Işınsu, yanılmış olamaz elbette. Yarattığı karakterler Türk edebiyatında başka romanlar için birer tohum oldu. Işınsu, 1966 yılında başladığı yazın hayatını başarılı örnekleri geride bırakarak elli yılı aşkın sürdürmüştür. Işınsu’nun yaşamı boyunca en korktuğu şey bir gün roman yazmayı bırakmaktır. Hayatı yazmaktan ibarettir. Ancak korktuğu başına gelir. Arif Nihat Asya’nın şiirindeki gemi gibi...

Kıyıda ölmekti korkusu;
Uğradı korktuğuna!

Yakın dönem Türk romanını, Işınsu’nun adını anmadan değerlendirmek mümkün mü? Değil... Bunda onun verimli ve insancıl kaleminin payı büyük. Yazma faaliyetini yazarın yaşamından bağımsız düşünemeyiz elbette. Işınsu’nun çocukluğu, evde dolaşırken devamlı şiirler okuyan bir annenin kıyısında geçer. O annenin Halide Nusret olması Işınsu’nun hayatının istikametini de belirler bir nevi. Daha ilkokul yıllarında roman yazmaya başlar. On yedi yaşında İki Nokta isimli şiir kitabı çıkarır. Annesinin önemli şair ve yazarımız Halide Nusret Zorlutuna; teyzesinin tiyatro oyunları, hikâye ve roman yazarı İsmet Kür olması, Işınsu’nun yazın hayatını olumlu yönde etkiler. Daha genç kızken dergilere gönderdiği şiirlerde ‘Emine Işınsu’ imzasını kullanır. Zorlutuna’yı değil. Çünkü hiçbir zaman annesinin gölgesinde bir ömür sürmek istemez. Işınsu, amacına da ulaşır aslında, kendi yolunu çizer. Roman türünde ilk eseri, Küçük Dünya’nın ödül almasıyla yoğun şekilde romana yönelir.
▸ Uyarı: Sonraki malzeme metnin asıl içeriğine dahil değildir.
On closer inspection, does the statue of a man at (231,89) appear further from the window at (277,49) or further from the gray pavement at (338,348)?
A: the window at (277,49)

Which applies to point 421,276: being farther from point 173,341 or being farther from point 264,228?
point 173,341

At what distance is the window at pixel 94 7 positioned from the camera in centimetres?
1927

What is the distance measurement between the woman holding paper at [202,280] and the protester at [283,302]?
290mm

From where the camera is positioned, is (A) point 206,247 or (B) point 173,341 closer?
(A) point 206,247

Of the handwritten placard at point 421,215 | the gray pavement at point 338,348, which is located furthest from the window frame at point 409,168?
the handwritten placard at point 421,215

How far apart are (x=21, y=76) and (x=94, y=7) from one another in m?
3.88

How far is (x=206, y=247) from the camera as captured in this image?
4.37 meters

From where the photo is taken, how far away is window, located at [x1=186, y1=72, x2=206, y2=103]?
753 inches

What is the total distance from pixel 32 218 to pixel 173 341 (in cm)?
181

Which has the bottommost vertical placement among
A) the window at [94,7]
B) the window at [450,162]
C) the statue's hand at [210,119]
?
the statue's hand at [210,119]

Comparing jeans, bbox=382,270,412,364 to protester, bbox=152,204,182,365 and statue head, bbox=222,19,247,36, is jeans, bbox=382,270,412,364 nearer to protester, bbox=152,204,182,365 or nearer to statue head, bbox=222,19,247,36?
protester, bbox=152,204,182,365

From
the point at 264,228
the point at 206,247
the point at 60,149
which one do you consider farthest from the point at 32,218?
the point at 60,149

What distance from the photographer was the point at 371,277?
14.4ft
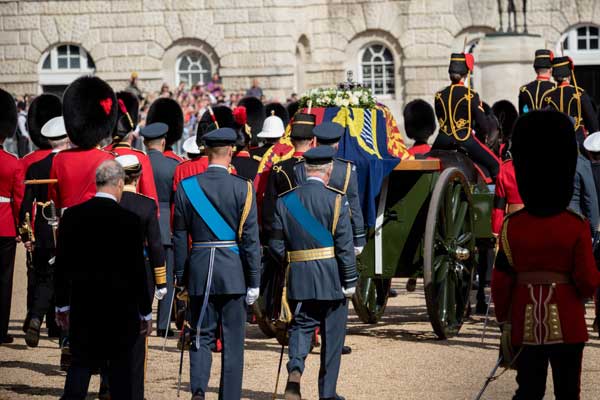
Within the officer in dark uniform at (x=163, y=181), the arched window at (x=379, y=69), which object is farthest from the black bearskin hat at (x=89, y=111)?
the arched window at (x=379, y=69)

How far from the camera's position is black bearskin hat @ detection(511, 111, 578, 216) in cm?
653

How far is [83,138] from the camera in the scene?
9109 millimetres

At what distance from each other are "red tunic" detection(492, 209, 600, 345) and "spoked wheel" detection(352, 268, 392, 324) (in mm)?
4142

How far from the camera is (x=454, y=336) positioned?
1060 cm

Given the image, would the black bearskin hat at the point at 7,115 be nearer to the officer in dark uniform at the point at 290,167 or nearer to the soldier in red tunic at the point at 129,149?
the soldier in red tunic at the point at 129,149

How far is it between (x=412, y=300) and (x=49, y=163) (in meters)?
3.98

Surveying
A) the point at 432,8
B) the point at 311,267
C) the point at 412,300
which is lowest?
the point at 412,300

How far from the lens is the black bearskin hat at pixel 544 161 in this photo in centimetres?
653

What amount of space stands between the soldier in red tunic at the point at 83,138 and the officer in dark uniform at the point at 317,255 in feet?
4.43

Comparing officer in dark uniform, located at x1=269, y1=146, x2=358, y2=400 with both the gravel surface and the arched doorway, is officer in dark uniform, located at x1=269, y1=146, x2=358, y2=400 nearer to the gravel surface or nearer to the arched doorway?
the gravel surface

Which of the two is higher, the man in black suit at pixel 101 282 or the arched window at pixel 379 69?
the arched window at pixel 379 69

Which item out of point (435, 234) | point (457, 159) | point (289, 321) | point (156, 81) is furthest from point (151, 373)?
point (156, 81)

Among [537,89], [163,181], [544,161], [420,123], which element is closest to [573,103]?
[537,89]

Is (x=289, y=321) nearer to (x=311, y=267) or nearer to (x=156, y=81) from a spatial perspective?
(x=311, y=267)
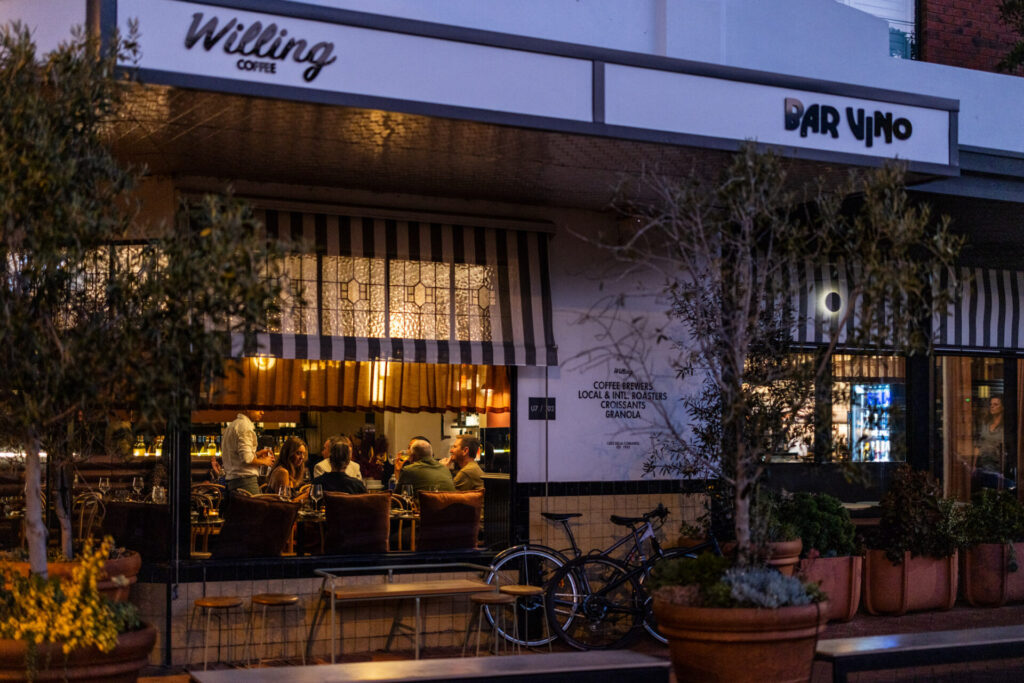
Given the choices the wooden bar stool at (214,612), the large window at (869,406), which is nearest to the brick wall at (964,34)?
the large window at (869,406)

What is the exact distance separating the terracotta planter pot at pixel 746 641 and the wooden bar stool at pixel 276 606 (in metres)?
3.62

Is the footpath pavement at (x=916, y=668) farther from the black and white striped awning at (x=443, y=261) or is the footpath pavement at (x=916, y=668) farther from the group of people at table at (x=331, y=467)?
the black and white striped awning at (x=443, y=261)

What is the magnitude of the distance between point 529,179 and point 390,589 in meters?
3.27

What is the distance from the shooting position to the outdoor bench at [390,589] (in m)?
8.83

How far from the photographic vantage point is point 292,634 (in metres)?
9.41

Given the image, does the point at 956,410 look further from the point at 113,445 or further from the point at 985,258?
the point at 113,445

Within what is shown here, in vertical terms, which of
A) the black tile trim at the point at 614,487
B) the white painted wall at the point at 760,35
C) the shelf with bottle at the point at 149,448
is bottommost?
the black tile trim at the point at 614,487

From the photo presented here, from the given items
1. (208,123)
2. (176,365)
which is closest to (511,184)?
(208,123)

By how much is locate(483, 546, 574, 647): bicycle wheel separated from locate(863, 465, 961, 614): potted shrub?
320 cm

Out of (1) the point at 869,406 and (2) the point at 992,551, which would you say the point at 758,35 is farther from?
(2) the point at 992,551

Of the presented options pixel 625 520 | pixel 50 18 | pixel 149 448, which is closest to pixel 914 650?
pixel 625 520

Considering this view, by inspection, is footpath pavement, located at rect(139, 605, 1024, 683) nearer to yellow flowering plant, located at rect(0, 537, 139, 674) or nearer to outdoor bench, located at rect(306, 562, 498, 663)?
outdoor bench, located at rect(306, 562, 498, 663)

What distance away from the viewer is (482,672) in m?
6.23

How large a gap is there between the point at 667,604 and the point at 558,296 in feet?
14.5
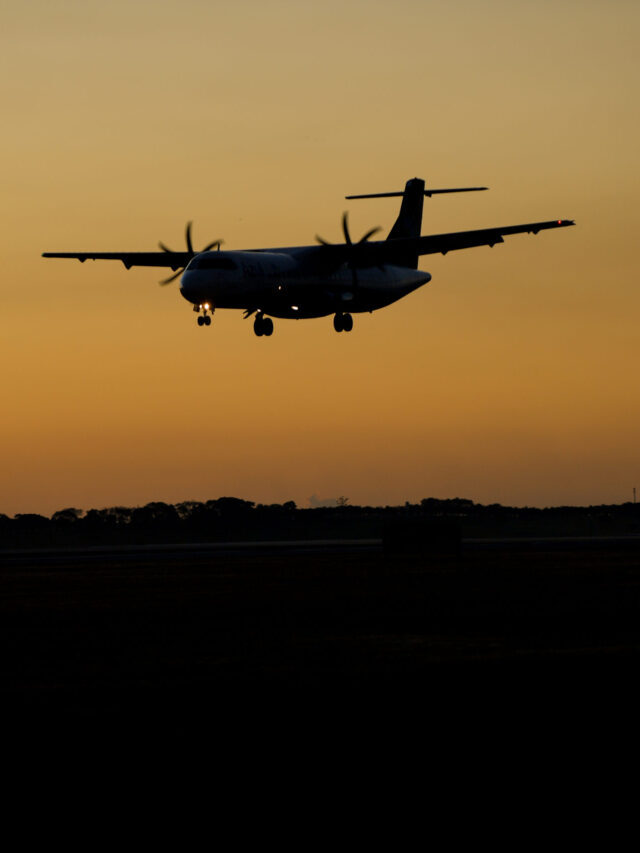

Işınsu, 1970’li yıllardan itibaren hem içine doğduğu çağı selamlamış hem de insana ilişkin her şeyin izini sürmüştür. Eserlerinde alkış almayı değil, edebiyatı yüceltmeyi ilke edindiğini hissederiz. Onun toplumsal gerçeklerle derdi vardır. Art arda yazdığı, Azap Toprakları, Tutsak, Çiçekler Büyür romanlarıyla Türkiye dışındaki Türklerin trajedisini dile getirmiştir. 70 ve 80 kuşağı için büyük önem taşıyan iki romanından ayrıca söz etmezsek olmaz tabii: Sancı ve Canbaz... Sancı’da o yılların sosyal gerçeğini basit bir gençlik hareketi olarak anlatmak yerine, ideolojik kavganın nedenlerini açıklamaya çalışır. Canbaz’ daysa İlhan Kasapoğlu karakteri üzerinden Türk solunun ve kapitalizmin eleştirisi bağlamında 1970 sonlarında Türkiye’nin panoramasını çizer.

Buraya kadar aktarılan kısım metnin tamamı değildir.